半導体の最終需要は、PC・スマホ市場向けである。この市場が、減収サイクルへ転換したとなれば、半導体需要全体が調整期に入ることになる。これを反映して、半導体業界の株価が調整局面に入っても不思議はない。

 


(3)「喫緊の問題は、足元の厳しい状況がどこまで広がるかだ。半導体業界は、自動車やスマホをはじめ、最先端のデータセンターに集積された人工知能(AI)プロセッサを駆使するクラウドサービスに至るまで、あらゆる需要急増に支えられて好調を維持してきた。新型コロナのパンデミック(世界的大流行)が引き金となった半導体不足も、業界全体を支えている。企業が自社製品に使用する半導体が不足してしまうのを恐れ、大量に発注をかけてきたためだ」

 

半導体ユーザーは、半導体不足を恐れて二重三重に発注して、安全を期している。だが、最終需要が落ちてくれば、過去の重複発注を一斉に取消すはず。これが半導体メーカーにとっては悲劇になる。山ほどあった受注残が、一夜にしてゼロになりかねない急変もあり得るのだ。最終需要の「在庫調整」とは、こういう思いもよらぬ形でメーカーへしわ寄せが来るものである。それは、同時に半導体市況の急落へ結びつく。メーカーは、受注残の減少と市況急落の両面で挟撃され、業績の旧悪化に見舞われ例が多いものだ。

 

(4)「インフレ高進、ウクライナ戦争、中国政府による厳格なロックダウン(都市封鎖)の余波という三重の試練が、ついにハイテクセクター全体、特に半導体企業に追い討ちをかけようとしている。加えて、ネット広告の低迷が米グーグルの親会社アルファベットとメタ・プラットフォームズ(旧フェイスブック)の設備投資計画に影響を及ぼす可能性がある。両社は大規模なデータセンター・ネットワークを擁し、半導体の主要な買い手だ」

 

半導体は、これまで繰返してきた「天国・地獄」のサイクルに入る可能性も否定できない。過去は、そういう激変の連続であった。日本の半導体企業が、淘汰された背景にはこれがある。普通のサラリーマン経営者には、勤まらない大きな決断の連続が求められる業種である。

 

(5)「半導体の買い手は、自社の在庫を自己管理するため、半導体需要は非常に変動しやすいことから、マイクロンはこうした在庫循環に慣れている。また、過去に販売不振で赤字に転落したケースとは異なり、現在は減収局面でも黒字を維持できるようにしっかりとした経営を行っている。しかし、足元の状況は他の企業にとって痛手となる。

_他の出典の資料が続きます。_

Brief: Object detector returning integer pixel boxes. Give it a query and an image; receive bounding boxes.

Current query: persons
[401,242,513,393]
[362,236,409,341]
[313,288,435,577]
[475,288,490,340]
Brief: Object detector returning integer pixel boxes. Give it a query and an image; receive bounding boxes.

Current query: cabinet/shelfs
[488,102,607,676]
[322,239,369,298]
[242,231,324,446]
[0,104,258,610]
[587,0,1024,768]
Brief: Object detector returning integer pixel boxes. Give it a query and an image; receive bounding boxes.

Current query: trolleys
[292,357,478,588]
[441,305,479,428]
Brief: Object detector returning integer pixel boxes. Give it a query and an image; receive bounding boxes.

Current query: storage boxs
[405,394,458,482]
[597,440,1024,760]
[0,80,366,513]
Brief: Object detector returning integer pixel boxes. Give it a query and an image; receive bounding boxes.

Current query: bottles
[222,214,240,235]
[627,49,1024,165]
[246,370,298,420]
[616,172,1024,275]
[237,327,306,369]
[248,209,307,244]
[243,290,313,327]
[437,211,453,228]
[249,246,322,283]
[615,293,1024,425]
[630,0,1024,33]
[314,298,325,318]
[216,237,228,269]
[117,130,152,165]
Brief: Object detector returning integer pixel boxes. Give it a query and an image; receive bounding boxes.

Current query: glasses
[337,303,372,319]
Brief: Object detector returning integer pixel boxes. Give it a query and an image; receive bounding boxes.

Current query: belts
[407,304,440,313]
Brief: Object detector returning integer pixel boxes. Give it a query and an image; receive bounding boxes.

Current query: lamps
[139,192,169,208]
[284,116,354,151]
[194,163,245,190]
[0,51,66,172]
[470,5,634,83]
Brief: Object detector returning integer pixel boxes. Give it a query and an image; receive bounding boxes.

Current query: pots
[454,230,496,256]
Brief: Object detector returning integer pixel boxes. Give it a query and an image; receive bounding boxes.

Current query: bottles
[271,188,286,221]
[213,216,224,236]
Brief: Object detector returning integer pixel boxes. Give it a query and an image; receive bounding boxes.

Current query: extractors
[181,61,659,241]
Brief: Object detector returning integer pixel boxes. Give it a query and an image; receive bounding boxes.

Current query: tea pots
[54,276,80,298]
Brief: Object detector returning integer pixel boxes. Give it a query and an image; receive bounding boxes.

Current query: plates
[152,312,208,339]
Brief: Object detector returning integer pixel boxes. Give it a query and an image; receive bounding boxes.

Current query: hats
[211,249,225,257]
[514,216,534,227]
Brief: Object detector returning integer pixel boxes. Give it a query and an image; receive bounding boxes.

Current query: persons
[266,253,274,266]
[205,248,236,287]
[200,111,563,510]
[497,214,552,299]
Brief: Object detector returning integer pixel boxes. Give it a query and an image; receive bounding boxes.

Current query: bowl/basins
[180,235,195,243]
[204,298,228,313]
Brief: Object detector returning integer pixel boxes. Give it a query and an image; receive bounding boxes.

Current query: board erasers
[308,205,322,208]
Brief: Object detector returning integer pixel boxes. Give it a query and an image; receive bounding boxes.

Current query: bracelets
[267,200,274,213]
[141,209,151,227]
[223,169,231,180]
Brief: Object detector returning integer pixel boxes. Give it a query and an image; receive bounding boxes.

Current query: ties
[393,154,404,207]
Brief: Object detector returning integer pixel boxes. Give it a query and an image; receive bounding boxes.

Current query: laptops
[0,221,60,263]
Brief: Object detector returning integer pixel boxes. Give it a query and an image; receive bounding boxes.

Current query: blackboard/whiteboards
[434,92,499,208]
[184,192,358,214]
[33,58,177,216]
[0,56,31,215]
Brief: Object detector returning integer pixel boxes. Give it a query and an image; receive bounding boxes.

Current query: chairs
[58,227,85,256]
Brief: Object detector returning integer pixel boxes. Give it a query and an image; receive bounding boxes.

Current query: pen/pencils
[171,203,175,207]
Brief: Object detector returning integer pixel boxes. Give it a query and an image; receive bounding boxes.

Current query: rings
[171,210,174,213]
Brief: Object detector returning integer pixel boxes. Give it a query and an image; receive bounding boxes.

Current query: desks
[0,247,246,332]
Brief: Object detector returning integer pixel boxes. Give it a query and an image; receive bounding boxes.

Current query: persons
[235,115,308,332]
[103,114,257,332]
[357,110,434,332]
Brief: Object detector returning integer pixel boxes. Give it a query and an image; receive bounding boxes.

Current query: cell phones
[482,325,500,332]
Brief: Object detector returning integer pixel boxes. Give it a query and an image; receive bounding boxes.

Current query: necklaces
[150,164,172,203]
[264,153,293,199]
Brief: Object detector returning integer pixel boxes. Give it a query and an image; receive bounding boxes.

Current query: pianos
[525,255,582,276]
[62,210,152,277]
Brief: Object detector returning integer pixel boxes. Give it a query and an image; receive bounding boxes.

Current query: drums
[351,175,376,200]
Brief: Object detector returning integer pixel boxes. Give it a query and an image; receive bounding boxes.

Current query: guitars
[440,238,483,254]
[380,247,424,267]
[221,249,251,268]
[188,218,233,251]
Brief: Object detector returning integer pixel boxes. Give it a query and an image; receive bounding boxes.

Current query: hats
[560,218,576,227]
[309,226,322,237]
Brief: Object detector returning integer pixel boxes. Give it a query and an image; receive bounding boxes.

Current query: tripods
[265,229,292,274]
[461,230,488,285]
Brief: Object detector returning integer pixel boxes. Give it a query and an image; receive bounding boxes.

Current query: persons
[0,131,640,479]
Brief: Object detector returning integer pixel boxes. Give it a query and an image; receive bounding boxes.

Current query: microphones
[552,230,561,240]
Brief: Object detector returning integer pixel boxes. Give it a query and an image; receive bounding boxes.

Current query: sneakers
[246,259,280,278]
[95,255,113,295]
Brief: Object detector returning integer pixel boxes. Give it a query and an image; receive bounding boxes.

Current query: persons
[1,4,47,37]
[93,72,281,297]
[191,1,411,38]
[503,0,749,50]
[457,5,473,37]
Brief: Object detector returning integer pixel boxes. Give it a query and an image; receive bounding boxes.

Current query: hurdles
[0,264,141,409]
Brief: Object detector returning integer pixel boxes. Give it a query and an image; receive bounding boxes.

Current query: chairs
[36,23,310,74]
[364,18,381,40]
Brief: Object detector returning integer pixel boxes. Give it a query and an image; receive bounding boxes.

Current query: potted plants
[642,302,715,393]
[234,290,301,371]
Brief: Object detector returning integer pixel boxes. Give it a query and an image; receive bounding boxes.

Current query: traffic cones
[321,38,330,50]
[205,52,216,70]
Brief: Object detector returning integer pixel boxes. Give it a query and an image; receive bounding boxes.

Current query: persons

マイクロンは6月30日、2023年度(22年7月~23年8月)の生産設備への投資額が今年度を下回ると明らかにした。これが嫌気され、7月1日には半導体製造装置メーカーの米アプライド・マテリアルズ、オランダのASMLホールディング、米KLA、米ラムリサーチの株価が終値で平均6%下落」

 

いかに百戦錬磨の経営者でも、一大度胸を求められる局面が来る。過去の高収益による蓄積を生かして、難局を乗り切るほかない。将来の発展性を約束された戦略産業である以上、時には政府支援もあり得る。今やむざむざ、破綻させる訳にはいかない。中ロとの軍事対決が控えているからだ。